Problem set:
1) From the ftrace passage, output the text between "This time use" and "enabled and disabled.", inclusive.
2) In the ftrace passage, which seven tracers were switched between in the test?
3) Pick up the ftrace passage after its last sentence and keep writing it.

Provided passage:
■ ■ ■ ■ ■

This time use it in ftrace_replace_code that modifies all the watched function
calls.

If we use text_poke_bp in ftrace_make_nop, ftrace_make_call, ftrace_modify_call,
it would be possible to get rid of the x86-specific ftrace_replace_code
implementation and use the generic code.

This would be really lovely change. Unfortunately, the code would be slow
because syncing on each CPU is relatively expensive operation. For example,
I tried to switch between 7 tracers: blk, branch, function_graph, wakeup_rt,
irqsoff, function, and nop. Every tracer has also been enabled and disabled.

■ ■ ■ ■ ■

Given data:
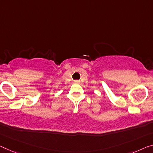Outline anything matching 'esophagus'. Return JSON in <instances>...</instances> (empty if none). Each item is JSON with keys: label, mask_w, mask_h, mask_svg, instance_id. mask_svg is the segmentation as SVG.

■ ■ ■ ■ ■

Outputs by task:
1)
This time use it in ftrace_replace_code that modifies all the watched function
calls.

If we use text_poke_bp in ftrace_make_nop, ftrace_make_call, ftrace_modify_call,
it would be possible to get rid of the x86-specific ftrace_replace_code
implementation and use the generic code.

This would be really lovely change. Unfortunately, the code would be slow
because syncing on each CPU is relatively expensive operation. For example,
I tried to switch between 7 tracers: blk, branch, function_graph, wakeup_rt,
irqsoff, function, and nop. Every tracer has also been enabled and disabled.

2) blk, branch, function_graph, wakeup_rt, irqsoff, function, and nop.

3)
With 500 cycles, I got these times with the original code:

real 16m14.390s 16m15.200s 16m19.632s
user 0m0.028s 0m0.024s 0m0.028s
sys 0m23.788s 0m23.812s 0m23.804s

It slowed down after using text_poke_bp for each record separately:

real 29m45.785s 29m47.504s 29m44.016
user 0m0.004s 0m0.004s 0m0.004s
sys 0m15.776s 0m16.088s 0m16.192s

Hence, we implemented the more complex text_poke_bp_iter. When we use it,
we get the times:

real 17m19.055s 17m29.200s 17m27.456
user 0m0.052s 0m0.056s 0m0.052s
sys 0m20.236s 0m20.068s 0m20.264s

It is slightly slower than the ftrace-specific code. Well, this is the
cost for using a generic API that can be used also in other locations.

Signed-off-by: Petr Mladek <pml...@suse.cz>
---
arch/x86/kernel/alternative.c | 14 +-
arch/x86/kernel/ftrace.c | 428 +++++++-----------------------------------
arch/x86/kernel/traps.c | 10 -
include/linux/ftrace.h | 6 -
4 files changed, 80 insertions(+), 378 deletions(-)

diff --git a/arch/x86/kernel/alternative.c b/arch/x86/kernel/alternative.c
index 9f8dd4f9e852..488f06d78cf1 100644
--- a/arch/x86/kernel/alternative.c
+++ b/arch/x86/kernel/alternative.c
@@ -616,7 +616,7 @@ int __kprobes text_poke(void *addr, const void *opcode, size_t len)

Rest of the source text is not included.